Data Collection and Preprocessing
- Data Collection: Data has been collected from reliable sources, including parallel corpora of Croatian and English texts (opus100, en-hr).
- Data Cleaning: The data has been preprocessed to handle missing values, encode categorical variables, and normalize textual data.
Feature Analysis
- Exploratory Data Analysis: Data visualization to understand the distribution of text lengths, common words, and correlations.
- Feature Selection: Features such as sentence length and word frequency were selected based on the analysis.
Model Selection and Implementation
- Model Selection: Several models were considered, including MBartForConditionalGeneration.
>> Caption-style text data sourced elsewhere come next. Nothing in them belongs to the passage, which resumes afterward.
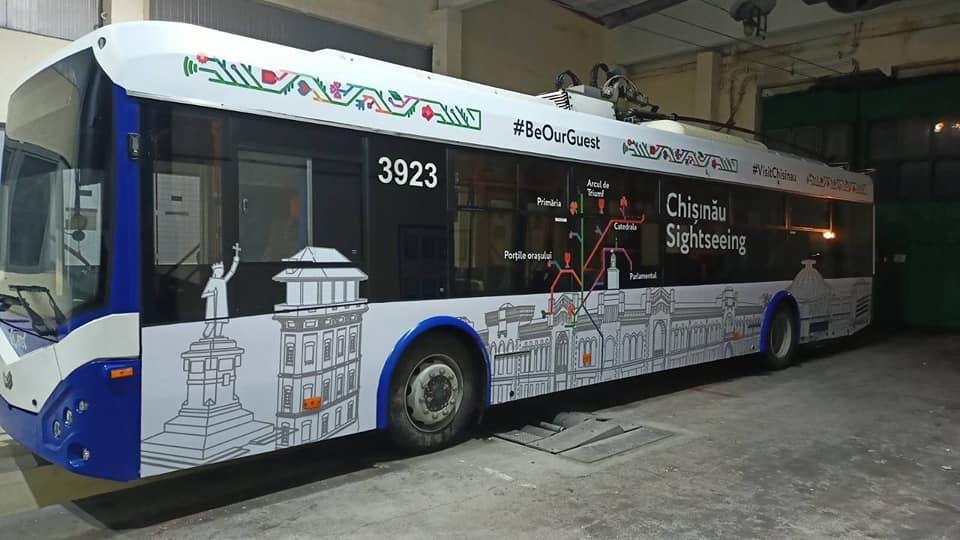 """În capitală va circula un """"troleibuz turistic"""". Unde îl puteți găsi? (FOTO)"""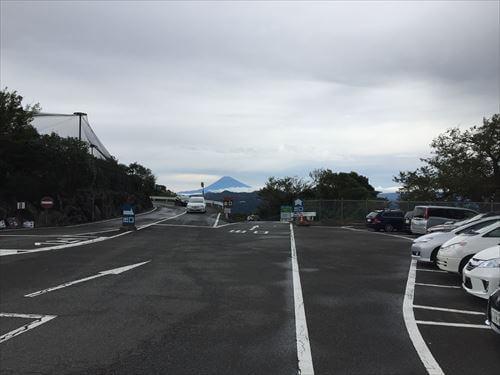 伊豆シャボテン公園の駐車場から富士山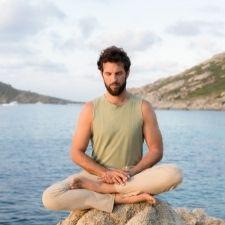 Guillaume Calabretto équipe pcoach professeur de Yoga 40 jours pour arrêter de fumer
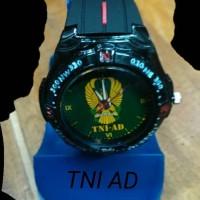Jam tangan logo TNI AD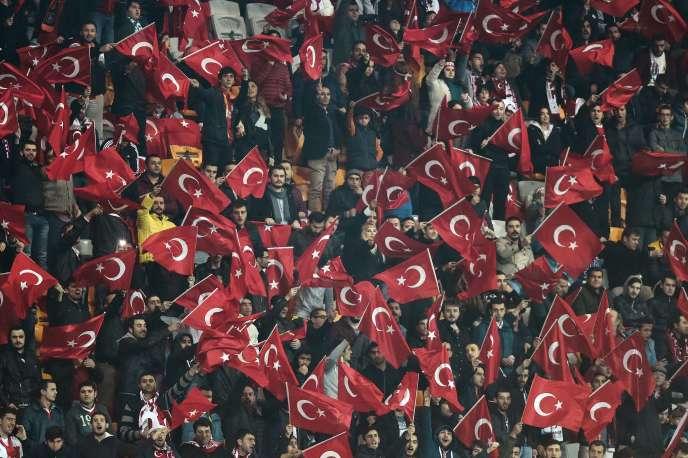 Supporteurs turcs le 17 novembre lors du match amical face à la Grèce.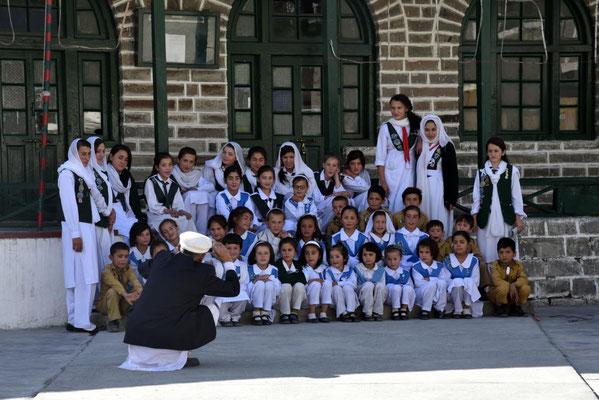 Mädchenschulklasse in Passu beim Klassenfoto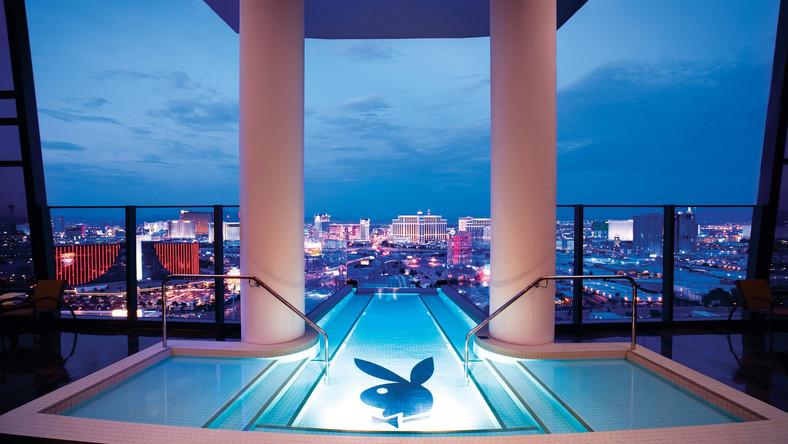 """Hugh Hefner Sky Villa - taką oficjalną nazwę ma luksusowy apartament legendarnego twórcy """"Playboya"""". Liczy 837 metrów kwadratowych i położony jest na 34. piętrze"""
The selection was based on their performance in similar translation tasks.
- Model Implementation: Selected models were implemented using Hugging Face Transformers and PyTorch libraries.
- Cross-Validation: Cross-validation was conducted to ensure the robustness of the model.
Model Evaluation
- Performance Evaluation: Metrics such as BLEU score were used to evaluate the model's performance.
- Model Comparison: The performance of different models was compared, and the best model was selected for implementation.

Setup Instructions

Prerequisites

Ensure that CUDA 11.8 is installed.
Ensure that cuDNN for CUDA 11.8 is installed.

Setup Steps

Clone the repository:

git clone https://github.com/ILISJAK/mltranslator-py.git
cd mltranslator-py

Create and activate a virtual environment:

python -m venv venv
source venv/bin/activate  # On Windows use `venv\Scripts\activate`

Install required packages:
```
pip install -r requirements.txt
```
Check CUDA installation: Ensure that CUDA is properly installed and accessible. You can verify this by running:
```
nvcc --version
```
Additionally, verify that PyTorch can access the GPU:
```
import torch
print(torch.backends.cudnn.enabled)
print(torch.cuda.is_available())
```
Download and preprocess data:
```
python data/download_data.py
```
Train the model:
```
python model/train.py
```
Evaluate the model:
```
python model/evaluate.py
```
Run the web interface:
```
cd web
python app.py
```
Open your browser and navigate to http://127.0.0.1:5000 to use the translation interface.

Notes

Ensure that you have the appropriate drivers and libraries for your GPU.
Adjust batch sizes and datasets as needed to fit the capacity of your GPU memory.
The evaluation script includes plotting the BLEU score to visualize model performance.

Additional Information

Data Cleaning and Preprocessing: The data/download_data.py script downloads and preprocesses the necessary data.